I REALLY like it. Just need to learn how to use all of it's bells and whistles.

The touch screen is awesome, no more scrolling through a bunch of buttons and menus. No touch screen issues on a 30 deg morning or wet with rain.

I do have a power issue in my boat apparently and this thing pulls a lot of power. I need to find that problem.

I am also playing with transducer position to keep a better signal at high speed. I have moved and changed it 3 times and it is better but still not right

The side imaging is fun!

IF it keeps operating as it is with no future problems I would say Lowrance got it right, except for the price. We'll see if it keeps running without problems or not.


----------



## Doctor (Apr 5, 2004)

Lundy,

I have noticed on mine that the S/S unit is a voltage hog, more so than my Lowrance, I ended up running a dedicated feed from the battery to under the console running large wire from the back to the front has eliminated all issues so far, gotta love the side scan and down scan for on the river...........Doc


----------



## MassillonBuckeye (May 3, 2010)

I like being able to tell my boat where to go via the fish finder or mark a school of fish and hit spot lock. Troll between marks etc. Still don't mean I'm catching em lol. I still tend to call em "fish liars"...

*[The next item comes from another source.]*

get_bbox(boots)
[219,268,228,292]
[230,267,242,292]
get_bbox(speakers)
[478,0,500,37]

Played with one of the touch units at BPS. It was warm to the touch so I figured it was pigging the power. We couldn't find a power consumption figure on the unit or in the documentation.


----------



## Marshall (Apr 11, 2004)

Does the touch screen get all smeared up like our cell phones. If so i would not like that.


----------



## Doctor (Apr 5, 2004)

Not on my Simrad, but I have both touch and buttons and dial.........Doc


----------



## Lundy (Apr 5, 2004)

Marshall said:


> Does the touch screen get all smeared up like our cell phones. If so i would not like that.


I haven't noticed any problems with screen smearing that has in anyway detracted from the use of the unit. I have never even noticed anything until the end of the trip when I clean it. I do clean it with just a micro fiber towel at the end of each trip.

Doc,

I had read about others running a dedicated larger gauge wire to solve the problem. I think I will give that a try. Thanks


----------



## Breakaway (Jun 14, 2006)

What unit are you guys running to have a power problem? And are you saying smaller gauge wire can not supply the needed power.

Sent from my DROID RAZR


----------



## Doctor (Apr 5, 2004)

Before I upgraded I ran a Lowrance 111 Hd unit and a Humminbird Matrix, I still have the Lowrance unit but now have a SImrad NSS series touch unit along with the Structure scan box with an Lss-2 transducer, I think the S/S is the power hog, I run the Simrad in the house on a 12 volt transformer as soon as I hook up the scan box it really pulls the juice, I've seen on other forums were guys have fished and go to start there big motors and don't have enough juice to turn the engine over, most have there electronics on the starting battery, I didn't want to have that issue, so I went to West Marine in Dublin over the winter bought a 12 gang fuse box overkill but I wanted extras, and ran a 10 gauge dedicated line from the starting battery up to under my console where the fuse box is located, both the units are protected with a 3amp fuse and I have a 10amp fuse at the battery, I have not had a problem, but I have noticed that if I sit in a spot for over an hour very rare that happens but when I try to start the big motor I'll get an alarm on the Simrad showing low voltage it is set at 11.5 volts, I now put the Simrad in standby mode and I don't get that alarm any more it puts the Simrad and the Structure scan in sleep mode, I also have a new Optima starting battery, I do have the battery switch so I can flip it to start the engine if I have to, only reason I did this is I saw so many posts on other boards of guys having issues after they switched over to the HDS and touch units...........Doc


----------



## crappiedude (Mar 12, 2006)

I Have HDS Gen 1 and I changed my starting battery from a 24 series to a 29 series. It helped a lot. I run DI or SI all day and it seems to have eliminated low voltage the problem. Some time this summer I plan on running a dedicated wire for my electronics as well.


----------